If the user accepts the Coder Agents offer, read references/coder-agents.md and follow that recipe. Do not ask the user to paste LLM API keys into chat; have them export a key in the shell and read it from the environment.

Safeguards

• Do not assume Docker. Ask where Coder should run.
• Do not use blanket process kills for coder, especially inside a Coder workspace.
• Do not run destructive cleanup without explicit approval.
• Do not isolate CODER_CONFIG_DIR unless an existing login points elsewhere.
• Do not opt the user into trials or Premium signup; pass --first-user-trial=false.
• Do not disable telemetry on the user's behalf.
• Do not skip /healthz readiness checks.
• Do not leave GitHub device-flow cookie jars or env files behind.
• Do not print admin passwords, OAuth secrets, cloud credentials, or LLM API keys.

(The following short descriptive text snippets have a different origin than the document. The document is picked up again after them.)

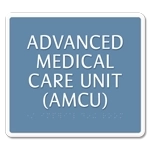 4-Line Common Room Sign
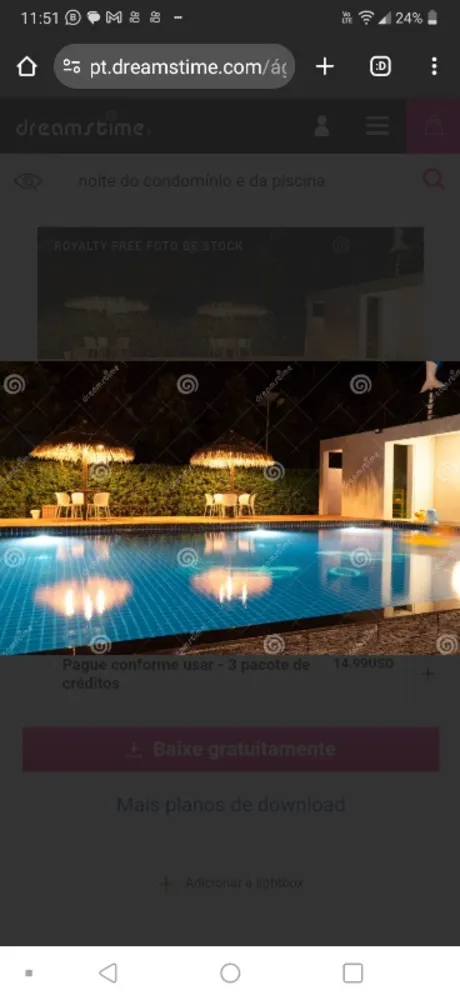 Loteamento e Condomínio, 192 m² - Foto 1
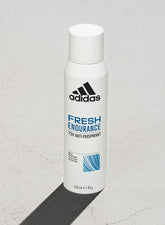 Adidas Fresh Endurance Anti-Perspirant Spray 150ml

When setup stalls, read references/troubleshooting.md before diagnosing from scratch. It covers workspace-host protection, Docker bridge reachability, NixOS firewall behavior, embedded Postgres on ARM, Terraform installer signature failures, Docker group refresh, Caddy redirect loops, and tailnet DNS rebind protection.

Bundled Resources

Load these only when their trigger fires:

• references/first-user-github-device.md: GitHub device-code protocol and failures. Trigger: device sign-in fails or needs detail.
• references/coder-agents.md: Coder Agents provider/model setup. Trigger: user accepts the Agents offer.
• references/troubleshooting.md: Setup-specific failures not covered well by upstream docs. Trigger: install, server, template, or workspace readiness stalls.
• scripts/github-device-fetch.sh: Fetch the GitHub device code and write $STATE_DIR/github-device.*.
• scripts/github-device-poll.sh: Poll GitHub completion, write the Coder session, and clean scratch files.